Saved entries:

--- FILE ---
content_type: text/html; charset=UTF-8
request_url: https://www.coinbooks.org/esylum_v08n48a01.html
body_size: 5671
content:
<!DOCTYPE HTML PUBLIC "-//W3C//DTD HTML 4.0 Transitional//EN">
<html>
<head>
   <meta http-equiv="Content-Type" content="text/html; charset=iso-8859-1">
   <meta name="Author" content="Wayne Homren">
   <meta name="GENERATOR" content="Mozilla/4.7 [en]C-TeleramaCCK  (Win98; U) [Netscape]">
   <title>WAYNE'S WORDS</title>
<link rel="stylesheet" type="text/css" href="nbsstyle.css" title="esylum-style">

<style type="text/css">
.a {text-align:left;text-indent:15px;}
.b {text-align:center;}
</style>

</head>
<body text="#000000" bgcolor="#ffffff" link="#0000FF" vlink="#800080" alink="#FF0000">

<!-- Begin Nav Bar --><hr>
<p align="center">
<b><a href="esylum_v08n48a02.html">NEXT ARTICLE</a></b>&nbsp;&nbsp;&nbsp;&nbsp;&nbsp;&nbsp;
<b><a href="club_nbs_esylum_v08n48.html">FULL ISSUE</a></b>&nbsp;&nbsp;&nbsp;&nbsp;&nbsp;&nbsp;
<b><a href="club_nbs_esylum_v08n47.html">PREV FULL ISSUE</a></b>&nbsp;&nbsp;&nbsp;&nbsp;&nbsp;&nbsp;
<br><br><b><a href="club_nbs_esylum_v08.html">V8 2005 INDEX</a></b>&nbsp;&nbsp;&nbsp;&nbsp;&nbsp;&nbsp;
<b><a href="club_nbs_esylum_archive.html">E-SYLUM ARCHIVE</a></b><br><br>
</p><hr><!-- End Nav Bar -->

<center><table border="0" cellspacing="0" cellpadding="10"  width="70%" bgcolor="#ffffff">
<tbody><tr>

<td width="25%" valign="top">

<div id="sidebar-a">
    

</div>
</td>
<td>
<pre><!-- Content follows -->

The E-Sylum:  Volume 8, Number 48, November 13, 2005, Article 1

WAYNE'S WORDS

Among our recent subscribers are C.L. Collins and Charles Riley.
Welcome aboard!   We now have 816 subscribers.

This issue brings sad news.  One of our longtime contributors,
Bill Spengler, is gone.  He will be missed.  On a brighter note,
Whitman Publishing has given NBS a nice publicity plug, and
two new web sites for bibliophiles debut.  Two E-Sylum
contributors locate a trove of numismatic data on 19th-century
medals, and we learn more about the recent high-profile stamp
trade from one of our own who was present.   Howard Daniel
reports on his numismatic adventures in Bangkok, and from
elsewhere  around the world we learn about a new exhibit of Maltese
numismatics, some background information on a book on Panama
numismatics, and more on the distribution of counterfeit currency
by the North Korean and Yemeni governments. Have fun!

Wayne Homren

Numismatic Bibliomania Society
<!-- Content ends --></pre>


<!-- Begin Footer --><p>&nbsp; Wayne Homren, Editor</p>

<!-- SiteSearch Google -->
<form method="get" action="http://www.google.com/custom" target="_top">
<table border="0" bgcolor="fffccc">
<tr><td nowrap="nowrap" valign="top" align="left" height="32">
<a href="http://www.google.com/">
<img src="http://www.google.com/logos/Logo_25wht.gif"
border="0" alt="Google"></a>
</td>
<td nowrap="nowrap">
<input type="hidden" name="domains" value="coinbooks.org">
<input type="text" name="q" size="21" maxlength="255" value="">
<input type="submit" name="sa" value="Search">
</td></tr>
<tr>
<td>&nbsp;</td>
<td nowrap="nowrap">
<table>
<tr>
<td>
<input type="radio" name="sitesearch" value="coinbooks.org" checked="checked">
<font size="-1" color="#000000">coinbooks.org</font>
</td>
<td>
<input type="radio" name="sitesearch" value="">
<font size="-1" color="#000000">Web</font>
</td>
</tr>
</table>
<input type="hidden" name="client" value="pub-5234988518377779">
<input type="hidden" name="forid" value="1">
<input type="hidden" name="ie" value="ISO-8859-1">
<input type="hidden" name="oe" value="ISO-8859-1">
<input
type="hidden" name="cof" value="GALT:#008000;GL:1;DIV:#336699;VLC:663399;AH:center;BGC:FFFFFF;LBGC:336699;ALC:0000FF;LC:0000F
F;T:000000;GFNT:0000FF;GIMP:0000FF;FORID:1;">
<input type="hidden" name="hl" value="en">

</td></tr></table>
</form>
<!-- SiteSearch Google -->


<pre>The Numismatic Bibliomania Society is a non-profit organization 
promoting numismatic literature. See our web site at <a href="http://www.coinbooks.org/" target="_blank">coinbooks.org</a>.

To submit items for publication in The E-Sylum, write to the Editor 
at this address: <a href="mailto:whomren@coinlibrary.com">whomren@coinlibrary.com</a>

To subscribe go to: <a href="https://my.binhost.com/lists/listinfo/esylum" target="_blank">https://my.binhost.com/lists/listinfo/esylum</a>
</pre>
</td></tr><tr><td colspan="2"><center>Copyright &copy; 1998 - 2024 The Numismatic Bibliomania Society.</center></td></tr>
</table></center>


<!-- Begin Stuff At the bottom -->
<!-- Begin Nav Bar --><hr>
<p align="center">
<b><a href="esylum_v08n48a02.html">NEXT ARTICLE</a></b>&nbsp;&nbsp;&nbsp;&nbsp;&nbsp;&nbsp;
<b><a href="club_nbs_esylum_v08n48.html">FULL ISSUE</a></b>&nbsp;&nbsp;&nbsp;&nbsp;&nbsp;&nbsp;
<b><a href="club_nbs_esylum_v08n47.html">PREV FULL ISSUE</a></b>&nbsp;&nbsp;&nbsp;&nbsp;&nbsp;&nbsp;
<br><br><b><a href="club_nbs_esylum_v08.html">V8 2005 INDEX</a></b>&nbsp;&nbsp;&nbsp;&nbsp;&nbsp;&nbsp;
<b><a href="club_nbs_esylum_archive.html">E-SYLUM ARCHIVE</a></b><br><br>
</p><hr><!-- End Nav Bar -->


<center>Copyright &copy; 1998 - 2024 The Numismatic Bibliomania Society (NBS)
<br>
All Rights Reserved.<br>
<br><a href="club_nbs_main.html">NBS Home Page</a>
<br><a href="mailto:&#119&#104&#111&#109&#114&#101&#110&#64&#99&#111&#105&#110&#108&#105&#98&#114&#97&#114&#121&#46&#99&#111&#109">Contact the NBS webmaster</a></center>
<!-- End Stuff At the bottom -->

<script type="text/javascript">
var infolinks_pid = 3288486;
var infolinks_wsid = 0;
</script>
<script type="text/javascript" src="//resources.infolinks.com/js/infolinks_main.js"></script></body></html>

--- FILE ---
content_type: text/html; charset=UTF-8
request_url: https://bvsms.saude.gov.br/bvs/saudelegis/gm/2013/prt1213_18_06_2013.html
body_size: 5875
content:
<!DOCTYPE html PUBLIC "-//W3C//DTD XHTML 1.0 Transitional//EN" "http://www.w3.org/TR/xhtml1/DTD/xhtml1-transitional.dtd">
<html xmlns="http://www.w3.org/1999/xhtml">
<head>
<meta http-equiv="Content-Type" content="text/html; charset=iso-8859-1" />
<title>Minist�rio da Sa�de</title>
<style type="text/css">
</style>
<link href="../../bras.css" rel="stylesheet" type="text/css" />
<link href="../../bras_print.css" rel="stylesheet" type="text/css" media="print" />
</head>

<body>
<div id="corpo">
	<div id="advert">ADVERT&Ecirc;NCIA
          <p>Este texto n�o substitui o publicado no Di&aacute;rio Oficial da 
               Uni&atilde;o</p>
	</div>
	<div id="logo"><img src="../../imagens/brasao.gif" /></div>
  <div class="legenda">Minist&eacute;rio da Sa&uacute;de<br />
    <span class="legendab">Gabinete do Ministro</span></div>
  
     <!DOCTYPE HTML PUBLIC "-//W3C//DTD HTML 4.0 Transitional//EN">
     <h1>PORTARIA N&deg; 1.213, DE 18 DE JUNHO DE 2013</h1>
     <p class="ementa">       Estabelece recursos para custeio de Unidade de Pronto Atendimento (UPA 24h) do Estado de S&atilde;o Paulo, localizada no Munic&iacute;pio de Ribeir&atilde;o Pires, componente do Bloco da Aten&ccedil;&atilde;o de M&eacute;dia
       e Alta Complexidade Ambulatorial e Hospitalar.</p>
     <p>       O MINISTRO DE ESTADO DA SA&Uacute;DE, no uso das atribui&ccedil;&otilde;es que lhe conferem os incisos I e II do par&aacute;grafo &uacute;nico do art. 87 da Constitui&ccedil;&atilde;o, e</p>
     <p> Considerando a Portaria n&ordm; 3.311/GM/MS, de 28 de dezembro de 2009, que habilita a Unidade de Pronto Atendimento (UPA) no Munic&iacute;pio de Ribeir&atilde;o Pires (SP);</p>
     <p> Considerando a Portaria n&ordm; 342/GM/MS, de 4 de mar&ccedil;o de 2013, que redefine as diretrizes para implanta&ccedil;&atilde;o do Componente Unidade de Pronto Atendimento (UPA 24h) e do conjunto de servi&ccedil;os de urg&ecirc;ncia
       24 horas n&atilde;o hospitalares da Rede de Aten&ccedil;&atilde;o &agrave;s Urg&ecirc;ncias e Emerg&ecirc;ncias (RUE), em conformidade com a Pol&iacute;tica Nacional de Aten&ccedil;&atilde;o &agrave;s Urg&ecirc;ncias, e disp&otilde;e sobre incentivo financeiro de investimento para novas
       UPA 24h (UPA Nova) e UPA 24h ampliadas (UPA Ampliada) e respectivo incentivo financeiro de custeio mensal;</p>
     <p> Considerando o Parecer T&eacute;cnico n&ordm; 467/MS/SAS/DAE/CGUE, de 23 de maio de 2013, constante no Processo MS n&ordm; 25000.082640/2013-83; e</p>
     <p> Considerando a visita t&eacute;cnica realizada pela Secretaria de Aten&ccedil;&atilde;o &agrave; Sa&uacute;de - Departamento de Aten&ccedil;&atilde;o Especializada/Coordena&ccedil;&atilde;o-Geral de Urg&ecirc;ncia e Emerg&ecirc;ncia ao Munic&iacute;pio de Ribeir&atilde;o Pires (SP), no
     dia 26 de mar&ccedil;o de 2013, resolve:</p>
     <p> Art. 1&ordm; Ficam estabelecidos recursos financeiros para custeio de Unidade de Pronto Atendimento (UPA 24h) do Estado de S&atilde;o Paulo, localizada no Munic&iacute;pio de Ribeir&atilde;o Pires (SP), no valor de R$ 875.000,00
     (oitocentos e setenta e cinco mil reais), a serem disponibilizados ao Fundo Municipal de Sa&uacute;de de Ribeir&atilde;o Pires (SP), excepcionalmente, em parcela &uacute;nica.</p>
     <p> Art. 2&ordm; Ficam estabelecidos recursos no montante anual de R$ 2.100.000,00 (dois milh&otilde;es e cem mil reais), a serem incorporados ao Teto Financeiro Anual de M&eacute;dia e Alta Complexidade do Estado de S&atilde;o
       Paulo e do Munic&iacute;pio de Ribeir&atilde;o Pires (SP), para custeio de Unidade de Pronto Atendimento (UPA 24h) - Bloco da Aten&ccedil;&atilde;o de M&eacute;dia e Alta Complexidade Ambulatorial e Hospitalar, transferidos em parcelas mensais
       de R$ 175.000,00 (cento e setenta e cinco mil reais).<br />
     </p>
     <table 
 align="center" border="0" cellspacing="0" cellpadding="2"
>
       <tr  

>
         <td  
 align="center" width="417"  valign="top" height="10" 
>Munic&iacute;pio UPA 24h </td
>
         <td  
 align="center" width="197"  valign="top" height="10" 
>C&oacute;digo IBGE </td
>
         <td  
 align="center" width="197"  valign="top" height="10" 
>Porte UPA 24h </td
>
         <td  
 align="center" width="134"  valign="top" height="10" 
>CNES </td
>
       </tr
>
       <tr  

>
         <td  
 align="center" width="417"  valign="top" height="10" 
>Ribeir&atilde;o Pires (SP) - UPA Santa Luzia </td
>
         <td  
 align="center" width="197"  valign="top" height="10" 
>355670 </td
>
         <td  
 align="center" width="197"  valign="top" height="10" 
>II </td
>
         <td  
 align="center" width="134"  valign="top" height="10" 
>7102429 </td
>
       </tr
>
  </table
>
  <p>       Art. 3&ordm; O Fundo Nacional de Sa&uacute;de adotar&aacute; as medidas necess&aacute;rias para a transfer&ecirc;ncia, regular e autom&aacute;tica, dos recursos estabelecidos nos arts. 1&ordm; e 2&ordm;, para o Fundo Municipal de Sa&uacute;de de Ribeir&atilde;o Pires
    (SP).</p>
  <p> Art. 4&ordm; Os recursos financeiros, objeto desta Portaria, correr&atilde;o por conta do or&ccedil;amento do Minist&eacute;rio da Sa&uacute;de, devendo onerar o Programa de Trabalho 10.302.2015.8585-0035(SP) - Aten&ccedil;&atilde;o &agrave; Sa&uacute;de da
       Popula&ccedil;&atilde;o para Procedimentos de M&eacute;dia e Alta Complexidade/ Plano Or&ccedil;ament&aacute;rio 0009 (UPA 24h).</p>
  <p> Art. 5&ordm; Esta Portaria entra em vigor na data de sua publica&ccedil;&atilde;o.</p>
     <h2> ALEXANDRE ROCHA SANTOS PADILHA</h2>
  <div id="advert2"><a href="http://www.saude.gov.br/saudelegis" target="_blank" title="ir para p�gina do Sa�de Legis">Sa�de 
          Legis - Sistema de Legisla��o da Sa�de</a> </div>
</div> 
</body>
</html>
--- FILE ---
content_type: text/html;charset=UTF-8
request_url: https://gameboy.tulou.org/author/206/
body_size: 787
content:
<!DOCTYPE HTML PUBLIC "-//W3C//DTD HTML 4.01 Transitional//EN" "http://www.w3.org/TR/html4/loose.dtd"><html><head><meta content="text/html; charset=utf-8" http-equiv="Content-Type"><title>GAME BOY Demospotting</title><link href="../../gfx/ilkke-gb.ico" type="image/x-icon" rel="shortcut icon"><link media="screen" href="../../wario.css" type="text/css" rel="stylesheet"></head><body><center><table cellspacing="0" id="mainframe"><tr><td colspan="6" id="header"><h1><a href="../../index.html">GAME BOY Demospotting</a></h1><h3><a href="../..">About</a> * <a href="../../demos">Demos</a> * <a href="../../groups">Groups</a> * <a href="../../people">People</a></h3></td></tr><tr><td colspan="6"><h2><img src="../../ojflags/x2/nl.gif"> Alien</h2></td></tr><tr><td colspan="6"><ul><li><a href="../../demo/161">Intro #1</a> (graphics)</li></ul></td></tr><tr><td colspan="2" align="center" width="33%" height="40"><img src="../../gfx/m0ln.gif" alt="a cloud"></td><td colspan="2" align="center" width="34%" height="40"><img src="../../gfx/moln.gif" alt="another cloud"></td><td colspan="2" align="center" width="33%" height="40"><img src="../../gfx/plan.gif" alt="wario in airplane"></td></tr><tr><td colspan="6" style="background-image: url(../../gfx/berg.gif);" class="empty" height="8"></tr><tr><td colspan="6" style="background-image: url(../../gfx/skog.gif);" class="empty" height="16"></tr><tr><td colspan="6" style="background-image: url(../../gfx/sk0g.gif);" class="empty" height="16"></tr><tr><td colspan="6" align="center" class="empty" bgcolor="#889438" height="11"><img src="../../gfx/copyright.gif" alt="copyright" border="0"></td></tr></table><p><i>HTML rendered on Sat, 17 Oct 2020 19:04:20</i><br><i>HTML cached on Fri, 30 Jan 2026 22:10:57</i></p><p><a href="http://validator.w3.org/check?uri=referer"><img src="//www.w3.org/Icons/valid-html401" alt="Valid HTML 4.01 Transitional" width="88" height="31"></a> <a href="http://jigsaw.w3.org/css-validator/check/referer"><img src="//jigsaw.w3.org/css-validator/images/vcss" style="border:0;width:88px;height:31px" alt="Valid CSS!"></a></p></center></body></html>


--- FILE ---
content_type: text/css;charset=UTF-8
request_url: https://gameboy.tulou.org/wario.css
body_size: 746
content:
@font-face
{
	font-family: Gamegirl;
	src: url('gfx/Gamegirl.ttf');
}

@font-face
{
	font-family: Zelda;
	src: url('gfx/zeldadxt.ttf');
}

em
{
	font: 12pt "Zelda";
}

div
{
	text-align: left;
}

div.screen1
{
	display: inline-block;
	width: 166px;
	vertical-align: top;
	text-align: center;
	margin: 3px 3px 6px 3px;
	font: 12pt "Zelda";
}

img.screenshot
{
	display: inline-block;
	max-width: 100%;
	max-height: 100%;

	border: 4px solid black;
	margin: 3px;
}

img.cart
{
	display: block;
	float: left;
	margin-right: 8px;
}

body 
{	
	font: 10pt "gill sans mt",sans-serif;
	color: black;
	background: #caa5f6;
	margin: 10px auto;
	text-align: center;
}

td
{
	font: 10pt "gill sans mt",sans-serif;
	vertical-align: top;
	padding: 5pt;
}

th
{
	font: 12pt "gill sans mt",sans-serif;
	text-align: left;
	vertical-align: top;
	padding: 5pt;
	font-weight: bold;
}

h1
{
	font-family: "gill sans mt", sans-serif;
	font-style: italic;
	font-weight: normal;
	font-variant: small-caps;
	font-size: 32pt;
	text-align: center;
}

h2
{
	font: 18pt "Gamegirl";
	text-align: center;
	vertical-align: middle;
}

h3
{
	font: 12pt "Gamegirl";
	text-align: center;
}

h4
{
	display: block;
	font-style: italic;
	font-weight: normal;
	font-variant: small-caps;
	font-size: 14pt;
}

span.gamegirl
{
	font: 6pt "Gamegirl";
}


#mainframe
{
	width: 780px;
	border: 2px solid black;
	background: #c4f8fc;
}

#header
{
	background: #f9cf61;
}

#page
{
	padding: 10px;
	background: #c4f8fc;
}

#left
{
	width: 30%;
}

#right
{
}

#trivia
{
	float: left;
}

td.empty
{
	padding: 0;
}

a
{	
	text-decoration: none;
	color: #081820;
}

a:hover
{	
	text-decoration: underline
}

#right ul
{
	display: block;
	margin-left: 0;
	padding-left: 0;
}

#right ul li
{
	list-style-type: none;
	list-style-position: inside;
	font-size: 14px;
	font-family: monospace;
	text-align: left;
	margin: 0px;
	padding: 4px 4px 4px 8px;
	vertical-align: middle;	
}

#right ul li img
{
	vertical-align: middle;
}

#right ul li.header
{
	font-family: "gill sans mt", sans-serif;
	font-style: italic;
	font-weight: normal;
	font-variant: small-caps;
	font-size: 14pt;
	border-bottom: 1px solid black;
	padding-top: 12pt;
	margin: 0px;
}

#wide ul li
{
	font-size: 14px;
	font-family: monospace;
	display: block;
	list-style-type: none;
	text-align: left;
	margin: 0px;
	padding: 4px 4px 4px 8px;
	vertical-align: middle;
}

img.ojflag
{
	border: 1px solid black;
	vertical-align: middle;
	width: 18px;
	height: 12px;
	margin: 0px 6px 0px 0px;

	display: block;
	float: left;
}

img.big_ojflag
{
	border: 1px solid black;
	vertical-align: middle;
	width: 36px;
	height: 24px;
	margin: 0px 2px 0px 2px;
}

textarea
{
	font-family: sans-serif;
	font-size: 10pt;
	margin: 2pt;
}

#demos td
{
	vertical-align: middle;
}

- **AIM OF THE EXERCISE**: Gather each line from the entries above that includes the word "value".

- **SOLUTION FOR THIS TASK**:
<input type="hidden" name="domains" value="coinbooks.org">
<input type="text" name="q" size="21" maxlength="255" value="">
<input type="submit" name="sa" value="Search">
<input type="radio" name="sitesearch" value="coinbooks.org" checked="checked">
<input type="radio" name="sitesearch" value="">
<input type="hidden" name="client" value="pub-5234988518377779">
<input type="hidden" name="forid" value="1">
<input type="hidden" name="ie" value="ISO-8859-1">
<input type="hidden" name="oe" value="ISO-8859-1">
type="hidden" name="cof" value="GALT:#008000;GL:1;DIV:#336699;VLC:663399;AH:center;BGC:FFFFFF;LBGC:336699;ALC:0000FF;LC:0000F
<input type="hidden" name="hl" value="en">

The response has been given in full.